PhD projects

Update May 2012:

This page lists PhD Topics that are being considered for starting in or around October 2012. Some of these projects already have guaranteed funding (for University fees and living costs) for students from particular backgrounds (as indicated below) while others are possibly available for students with their own funding. For further information on applying please see (link to http://www.met.reading. ac.uk/pg-research/pgrapplications.html ) or email phdinfo@met.reading.ac.uk

For students with their own funding, other projects can be made available, following discussions with suitable supervisors. Please contact phdinfo@met.reading.ac.uk for more information.

THE FOLLOWING PROJECTS CURRENTLY HAVE FUNDING AVAILABLE

The generation of downwind rainbands by mountains

Supervisors: Dr Suzanne Gray (Univ. Reading), Dr David Schultz (Univ. Manchester) and Dr Dan Kirshbaum (McGill University)

Full funding available to UK students and eligible non-UK EU students

Flash floods are acute hazards with long-term social-economic consequences and it is essential that they be accurately understood and predicted. Recent devastating flash flood events include the Boscastle flood of 2004 and the Cockermouth flood of 2009. Two of the three principal mechanisms behind UK flash-flooding events are convective storms and orographic rainfall (the other being frontal systems). Although convection and orography may act independently to produce extreme rainfall, they are often closely linked over the complex UK terrain. The mechanical ascent upstream, over, and downwind of steep terrain and the thermally-driven ascent due to elevated heating lead to storms in convectively unstable airflow. Because orography is fixed in space, these storms may anchor to specific terrain features and focus their rainfall over preferred areas leading to bands of rainfall (termed rainbands). In particular, quasi-stationary rainbands, locked to the terrain, are a manifestation of orographic convection that greatly increases flood risks because they focus heavy rainfall over specific regions.

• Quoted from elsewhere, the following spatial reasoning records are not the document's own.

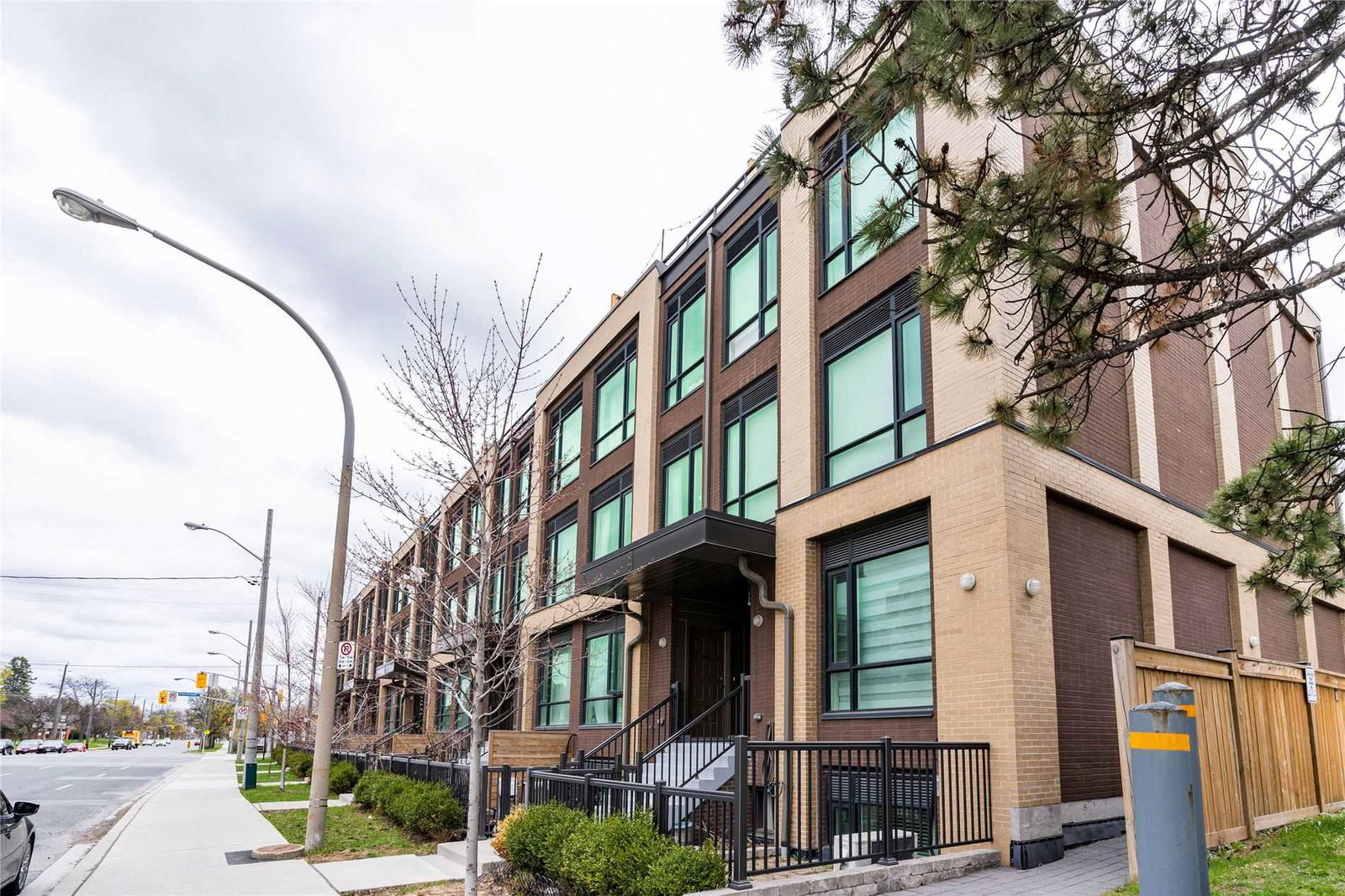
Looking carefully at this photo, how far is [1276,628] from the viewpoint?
16.4 m

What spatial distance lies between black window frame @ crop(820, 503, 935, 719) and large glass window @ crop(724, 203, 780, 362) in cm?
434

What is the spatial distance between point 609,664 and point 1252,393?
13575 millimetres

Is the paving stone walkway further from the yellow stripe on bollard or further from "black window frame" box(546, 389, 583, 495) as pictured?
"black window frame" box(546, 389, 583, 495)

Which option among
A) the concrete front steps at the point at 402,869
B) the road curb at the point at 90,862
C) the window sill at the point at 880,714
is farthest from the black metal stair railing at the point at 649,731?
the road curb at the point at 90,862

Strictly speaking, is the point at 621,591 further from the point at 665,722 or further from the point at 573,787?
the point at 573,787

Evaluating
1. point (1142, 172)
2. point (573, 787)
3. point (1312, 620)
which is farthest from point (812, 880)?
point (1312, 620)

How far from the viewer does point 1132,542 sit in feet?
41.0

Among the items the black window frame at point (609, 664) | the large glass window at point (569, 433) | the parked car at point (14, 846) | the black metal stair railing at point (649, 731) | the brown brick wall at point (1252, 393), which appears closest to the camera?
the parked car at point (14, 846)

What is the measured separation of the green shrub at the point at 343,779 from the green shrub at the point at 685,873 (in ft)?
56.4

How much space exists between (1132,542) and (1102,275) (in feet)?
24.5

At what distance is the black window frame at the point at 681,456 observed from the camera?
1748cm

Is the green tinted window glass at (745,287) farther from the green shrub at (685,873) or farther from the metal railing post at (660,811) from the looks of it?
the green shrub at (685,873)

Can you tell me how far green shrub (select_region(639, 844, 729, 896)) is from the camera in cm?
727

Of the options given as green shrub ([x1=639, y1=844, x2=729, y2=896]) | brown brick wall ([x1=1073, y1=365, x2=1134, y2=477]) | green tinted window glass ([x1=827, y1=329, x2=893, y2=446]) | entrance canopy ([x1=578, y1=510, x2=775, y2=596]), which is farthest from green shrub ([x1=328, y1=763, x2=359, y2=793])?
brown brick wall ([x1=1073, y1=365, x2=1134, y2=477])
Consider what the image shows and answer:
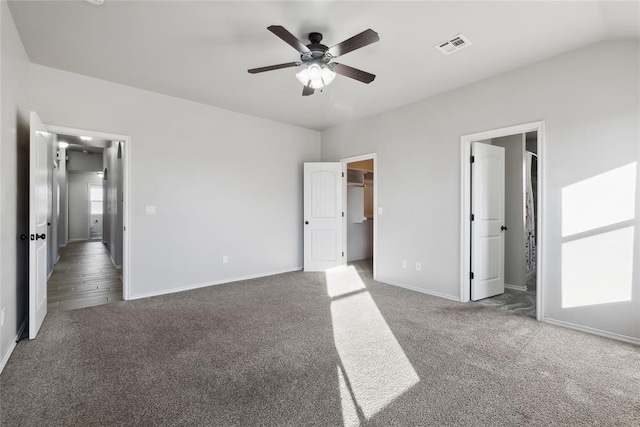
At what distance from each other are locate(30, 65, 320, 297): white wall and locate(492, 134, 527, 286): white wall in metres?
3.41

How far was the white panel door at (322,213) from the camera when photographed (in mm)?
5449

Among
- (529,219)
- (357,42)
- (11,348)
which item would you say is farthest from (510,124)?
(11,348)

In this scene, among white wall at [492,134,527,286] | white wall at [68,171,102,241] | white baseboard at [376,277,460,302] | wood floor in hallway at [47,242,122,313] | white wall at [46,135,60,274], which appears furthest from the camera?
white wall at [68,171,102,241]

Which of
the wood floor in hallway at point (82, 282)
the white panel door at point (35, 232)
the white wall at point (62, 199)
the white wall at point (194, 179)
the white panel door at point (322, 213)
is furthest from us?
the white wall at point (62, 199)

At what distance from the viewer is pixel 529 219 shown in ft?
16.1

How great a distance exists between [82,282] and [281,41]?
475 cm

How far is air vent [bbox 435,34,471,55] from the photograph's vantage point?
104 inches

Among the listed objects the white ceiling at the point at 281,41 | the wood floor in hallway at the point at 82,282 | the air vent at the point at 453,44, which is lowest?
the wood floor in hallway at the point at 82,282

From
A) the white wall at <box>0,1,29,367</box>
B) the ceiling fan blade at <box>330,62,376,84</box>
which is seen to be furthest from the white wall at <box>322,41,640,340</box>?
the white wall at <box>0,1,29,367</box>

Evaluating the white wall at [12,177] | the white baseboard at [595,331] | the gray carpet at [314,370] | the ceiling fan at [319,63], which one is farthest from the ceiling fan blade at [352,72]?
the white baseboard at [595,331]

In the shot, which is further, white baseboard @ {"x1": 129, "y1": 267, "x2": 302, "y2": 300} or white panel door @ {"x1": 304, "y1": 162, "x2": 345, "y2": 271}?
white panel door @ {"x1": 304, "y1": 162, "x2": 345, "y2": 271}

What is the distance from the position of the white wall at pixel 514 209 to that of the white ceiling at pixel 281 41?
150 centimetres

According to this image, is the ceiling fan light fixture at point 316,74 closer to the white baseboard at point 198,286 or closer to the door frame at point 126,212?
the door frame at point 126,212

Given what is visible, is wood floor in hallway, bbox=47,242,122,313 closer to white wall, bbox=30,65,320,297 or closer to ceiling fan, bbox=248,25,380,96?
white wall, bbox=30,65,320,297
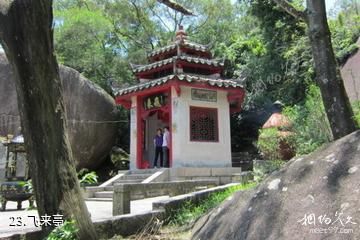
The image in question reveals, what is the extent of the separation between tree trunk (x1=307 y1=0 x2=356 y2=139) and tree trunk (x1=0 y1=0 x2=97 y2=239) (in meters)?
3.59

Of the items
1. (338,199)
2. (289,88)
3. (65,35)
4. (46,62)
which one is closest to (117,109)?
(65,35)

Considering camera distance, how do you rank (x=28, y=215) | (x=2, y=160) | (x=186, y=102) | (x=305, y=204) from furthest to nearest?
(x=2, y=160) → (x=186, y=102) → (x=28, y=215) → (x=305, y=204)

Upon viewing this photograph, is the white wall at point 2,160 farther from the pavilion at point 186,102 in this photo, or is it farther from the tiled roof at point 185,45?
the tiled roof at point 185,45

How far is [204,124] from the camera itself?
51.5 ft

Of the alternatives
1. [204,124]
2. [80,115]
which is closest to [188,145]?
[204,124]

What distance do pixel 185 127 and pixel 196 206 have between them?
8.07 metres

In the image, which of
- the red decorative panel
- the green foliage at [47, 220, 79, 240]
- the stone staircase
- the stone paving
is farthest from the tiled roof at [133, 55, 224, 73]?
the green foliage at [47, 220, 79, 240]

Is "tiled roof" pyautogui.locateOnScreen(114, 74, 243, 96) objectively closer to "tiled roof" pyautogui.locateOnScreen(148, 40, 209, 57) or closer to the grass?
"tiled roof" pyautogui.locateOnScreen(148, 40, 209, 57)

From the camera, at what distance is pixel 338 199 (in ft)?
10.6

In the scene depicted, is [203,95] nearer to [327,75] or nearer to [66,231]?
[327,75]

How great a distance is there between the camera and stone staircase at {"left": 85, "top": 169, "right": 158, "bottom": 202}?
40.3 feet

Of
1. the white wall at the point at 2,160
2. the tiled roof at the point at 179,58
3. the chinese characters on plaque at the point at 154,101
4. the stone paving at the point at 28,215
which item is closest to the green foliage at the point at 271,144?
the stone paving at the point at 28,215

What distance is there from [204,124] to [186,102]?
121cm

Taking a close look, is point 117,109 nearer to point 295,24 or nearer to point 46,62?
point 295,24
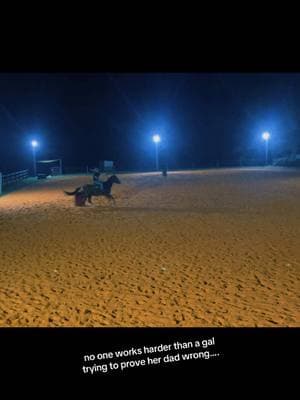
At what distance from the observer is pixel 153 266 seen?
745 cm

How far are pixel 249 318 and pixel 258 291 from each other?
1080 mm

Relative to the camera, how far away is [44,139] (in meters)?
62.2

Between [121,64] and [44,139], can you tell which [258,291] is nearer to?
[121,64]

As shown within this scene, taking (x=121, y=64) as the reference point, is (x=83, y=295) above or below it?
below

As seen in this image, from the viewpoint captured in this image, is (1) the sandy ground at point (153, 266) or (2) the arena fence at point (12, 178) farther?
(2) the arena fence at point (12, 178)

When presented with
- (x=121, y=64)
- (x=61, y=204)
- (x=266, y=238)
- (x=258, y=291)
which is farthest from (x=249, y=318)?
(x=61, y=204)

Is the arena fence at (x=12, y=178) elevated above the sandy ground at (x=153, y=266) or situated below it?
above

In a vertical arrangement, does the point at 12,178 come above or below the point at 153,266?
above

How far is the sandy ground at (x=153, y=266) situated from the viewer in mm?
5344

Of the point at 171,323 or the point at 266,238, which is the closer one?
the point at 171,323

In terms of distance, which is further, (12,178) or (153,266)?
(12,178)

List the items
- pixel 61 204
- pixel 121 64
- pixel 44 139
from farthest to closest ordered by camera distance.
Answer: pixel 44 139 → pixel 61 204 → pixel 121 64

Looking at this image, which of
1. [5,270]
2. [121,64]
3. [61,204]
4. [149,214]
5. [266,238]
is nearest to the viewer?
[121,64]

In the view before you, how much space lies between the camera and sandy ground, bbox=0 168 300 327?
534cm
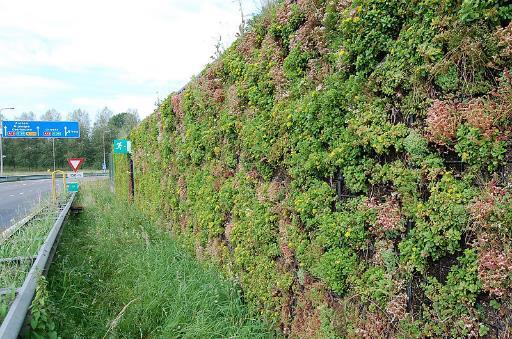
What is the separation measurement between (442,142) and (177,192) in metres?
5.74

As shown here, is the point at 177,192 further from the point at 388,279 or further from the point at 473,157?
the point at 473,157

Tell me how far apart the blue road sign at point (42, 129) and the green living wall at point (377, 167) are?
20710 millimetres

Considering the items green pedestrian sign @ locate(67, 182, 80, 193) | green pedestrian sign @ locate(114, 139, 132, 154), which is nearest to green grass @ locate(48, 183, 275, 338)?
green pedestrian sign @ locate(114, 139, 132, 154)

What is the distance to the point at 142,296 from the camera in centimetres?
443

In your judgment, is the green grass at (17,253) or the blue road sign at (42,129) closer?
the green grass at (17,253)

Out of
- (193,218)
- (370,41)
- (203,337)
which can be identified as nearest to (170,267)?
(193,218)

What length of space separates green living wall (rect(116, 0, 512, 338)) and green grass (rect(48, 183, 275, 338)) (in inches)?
14.9

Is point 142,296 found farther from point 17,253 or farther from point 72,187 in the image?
point 72,187

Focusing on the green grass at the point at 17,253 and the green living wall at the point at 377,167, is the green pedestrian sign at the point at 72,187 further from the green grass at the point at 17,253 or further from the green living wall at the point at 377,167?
the green living wall at the point at 377,167

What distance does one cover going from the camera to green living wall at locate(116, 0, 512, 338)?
5.75ft

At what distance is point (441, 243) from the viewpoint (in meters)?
1.91

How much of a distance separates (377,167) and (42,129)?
24816 millimetres

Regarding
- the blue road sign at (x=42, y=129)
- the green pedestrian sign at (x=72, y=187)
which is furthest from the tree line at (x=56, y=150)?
the green pedestrian sign at (x=72, y=187)

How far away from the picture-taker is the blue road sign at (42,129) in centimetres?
2211
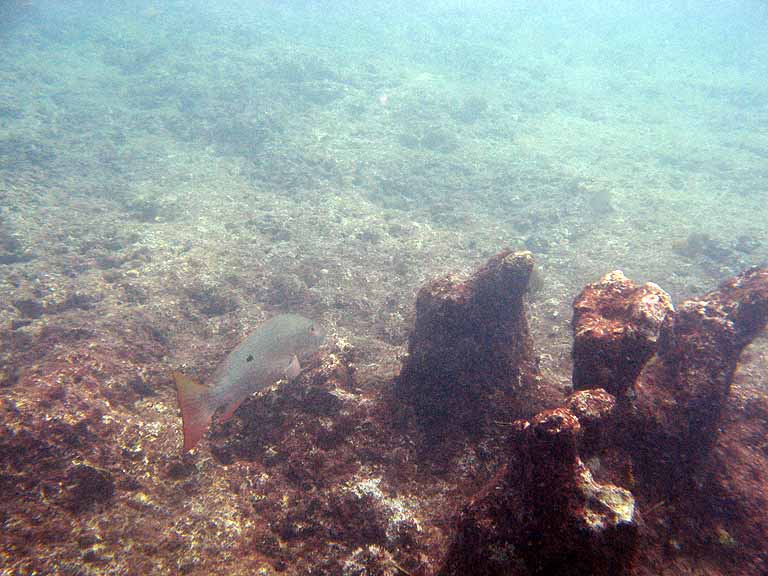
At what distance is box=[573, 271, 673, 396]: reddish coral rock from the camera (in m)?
2.84

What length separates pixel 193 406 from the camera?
3.05m

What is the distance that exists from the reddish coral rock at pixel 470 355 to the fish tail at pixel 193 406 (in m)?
1.73

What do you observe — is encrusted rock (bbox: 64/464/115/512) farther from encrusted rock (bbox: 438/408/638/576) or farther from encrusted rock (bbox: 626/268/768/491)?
encrusted rock (bbox: 626/268/768/491)

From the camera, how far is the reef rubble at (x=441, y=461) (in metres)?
2.09

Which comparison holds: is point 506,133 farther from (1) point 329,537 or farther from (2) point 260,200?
(1) point 329,537

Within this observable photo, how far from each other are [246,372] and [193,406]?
480mm

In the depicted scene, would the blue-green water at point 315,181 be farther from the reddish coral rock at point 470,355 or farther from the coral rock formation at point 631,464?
the coral rock formation at point 631,464

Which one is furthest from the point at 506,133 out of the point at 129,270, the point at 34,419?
the point at 34,419

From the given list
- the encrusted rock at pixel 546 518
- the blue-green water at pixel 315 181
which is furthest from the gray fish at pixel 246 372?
the encrusted rock at pixel 546 518

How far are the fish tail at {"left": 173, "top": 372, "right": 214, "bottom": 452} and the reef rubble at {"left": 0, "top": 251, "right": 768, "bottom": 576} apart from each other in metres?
0.67

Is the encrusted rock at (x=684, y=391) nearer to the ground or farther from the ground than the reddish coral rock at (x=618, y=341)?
nearer to the ground

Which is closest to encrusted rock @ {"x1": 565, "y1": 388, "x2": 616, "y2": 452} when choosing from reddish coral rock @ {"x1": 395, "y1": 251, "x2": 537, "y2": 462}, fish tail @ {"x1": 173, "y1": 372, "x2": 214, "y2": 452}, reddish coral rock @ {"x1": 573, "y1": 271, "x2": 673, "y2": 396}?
reddish coral rock @ {"x1": 573, "y1": 271, "x2": 673, "y2": 396}

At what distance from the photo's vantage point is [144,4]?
42281 millimetres

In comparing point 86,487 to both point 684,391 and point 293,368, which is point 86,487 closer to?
point 293,368
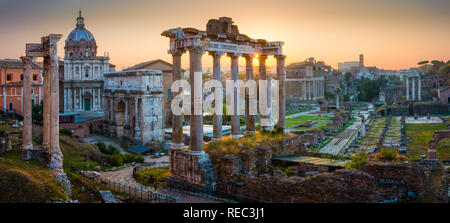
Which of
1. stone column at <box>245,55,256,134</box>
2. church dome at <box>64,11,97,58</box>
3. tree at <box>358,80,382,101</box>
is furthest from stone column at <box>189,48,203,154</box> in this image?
tree at <box>358,80,382,101</box>

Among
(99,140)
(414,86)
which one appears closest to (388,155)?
(99,140)

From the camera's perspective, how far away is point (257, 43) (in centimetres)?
2197

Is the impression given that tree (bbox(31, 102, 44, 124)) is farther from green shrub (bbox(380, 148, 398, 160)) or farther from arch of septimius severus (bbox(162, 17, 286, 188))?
→ green shrub (bbox(380, 148, 398, 160))

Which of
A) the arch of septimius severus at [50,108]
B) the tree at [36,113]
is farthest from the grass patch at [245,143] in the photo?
the tree at [36,113]

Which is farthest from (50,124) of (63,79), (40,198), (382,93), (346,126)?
(382,93)

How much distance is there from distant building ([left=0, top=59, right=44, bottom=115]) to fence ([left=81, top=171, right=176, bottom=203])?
28102mm

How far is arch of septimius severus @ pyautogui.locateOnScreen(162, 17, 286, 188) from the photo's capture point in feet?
56.3

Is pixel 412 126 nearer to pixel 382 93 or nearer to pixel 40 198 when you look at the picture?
pixel 40 198

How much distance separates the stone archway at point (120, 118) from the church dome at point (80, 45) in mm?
13352

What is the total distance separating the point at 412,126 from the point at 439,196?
131 ft

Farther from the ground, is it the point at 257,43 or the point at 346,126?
the point at 257,43

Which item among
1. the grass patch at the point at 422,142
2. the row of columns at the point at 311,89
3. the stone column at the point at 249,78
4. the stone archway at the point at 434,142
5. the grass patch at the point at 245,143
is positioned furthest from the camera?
the row of columns at the point at 311,89

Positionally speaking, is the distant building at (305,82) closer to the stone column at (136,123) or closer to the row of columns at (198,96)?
the stone column at (136,123)

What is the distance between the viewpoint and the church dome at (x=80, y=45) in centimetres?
5409
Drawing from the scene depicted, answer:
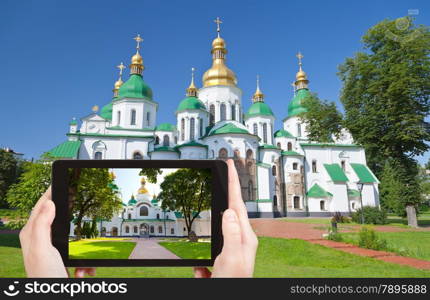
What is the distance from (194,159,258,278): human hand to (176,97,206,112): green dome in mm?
31885

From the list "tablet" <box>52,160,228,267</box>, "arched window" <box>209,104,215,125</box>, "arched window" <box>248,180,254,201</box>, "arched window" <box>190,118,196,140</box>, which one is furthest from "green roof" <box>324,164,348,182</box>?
"tablet" <box>52,160,228,267</box>

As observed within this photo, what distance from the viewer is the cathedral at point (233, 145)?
29922 mm

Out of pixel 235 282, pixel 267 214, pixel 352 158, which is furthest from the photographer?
pixel 352 158

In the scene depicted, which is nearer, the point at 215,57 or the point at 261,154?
the point at 261,154

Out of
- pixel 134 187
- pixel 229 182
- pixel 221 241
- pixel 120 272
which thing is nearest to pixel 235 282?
pixel 221 241

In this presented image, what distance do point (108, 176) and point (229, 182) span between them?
40.8 inches

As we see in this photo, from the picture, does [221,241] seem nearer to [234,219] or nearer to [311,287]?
[234,219]

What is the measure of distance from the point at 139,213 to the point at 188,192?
51cm

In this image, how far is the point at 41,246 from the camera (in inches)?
70.4

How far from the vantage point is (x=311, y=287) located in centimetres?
209

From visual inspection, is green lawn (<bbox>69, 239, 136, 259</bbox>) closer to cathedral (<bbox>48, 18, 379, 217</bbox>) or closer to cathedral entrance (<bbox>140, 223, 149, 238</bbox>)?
cathedral entrance (<bbox>140, 223, 149, 238</bbox>)

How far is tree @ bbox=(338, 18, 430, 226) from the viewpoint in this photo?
1358 centimetres

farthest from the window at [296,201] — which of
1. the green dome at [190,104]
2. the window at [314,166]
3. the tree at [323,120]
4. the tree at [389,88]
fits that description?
the tree at [323,120]

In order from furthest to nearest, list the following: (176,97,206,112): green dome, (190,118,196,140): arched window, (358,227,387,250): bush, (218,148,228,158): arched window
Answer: (176,97,206,112): green dome → (190,118,196,140): arched window → (218,148,228,158): arched window → (358,227,387,250): bush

In this project we will investigate the mechanisms that lead to the formation of rainbands downwind of mountains. We will use an idealised version of the operational Met Office weather forecast model to explore potential mechanisms, exploiting the control afforded by idealised simulations.

Project Description (PDF)

Model improvement using data assimilation.

Supervisor: Prof Peter Jan van Leeuwen

Full funding available to UK students and eligible non-UK EU students

Model improvement is typically done on an ad-hoc basis, where certain model parameters are changed and different model runs are compared to observations. However, a much more systematic way for model improvement is available using data assimilation. Data assimilation allows one to determine the source of the difference between model estimates and observations, instead of just telling they are different.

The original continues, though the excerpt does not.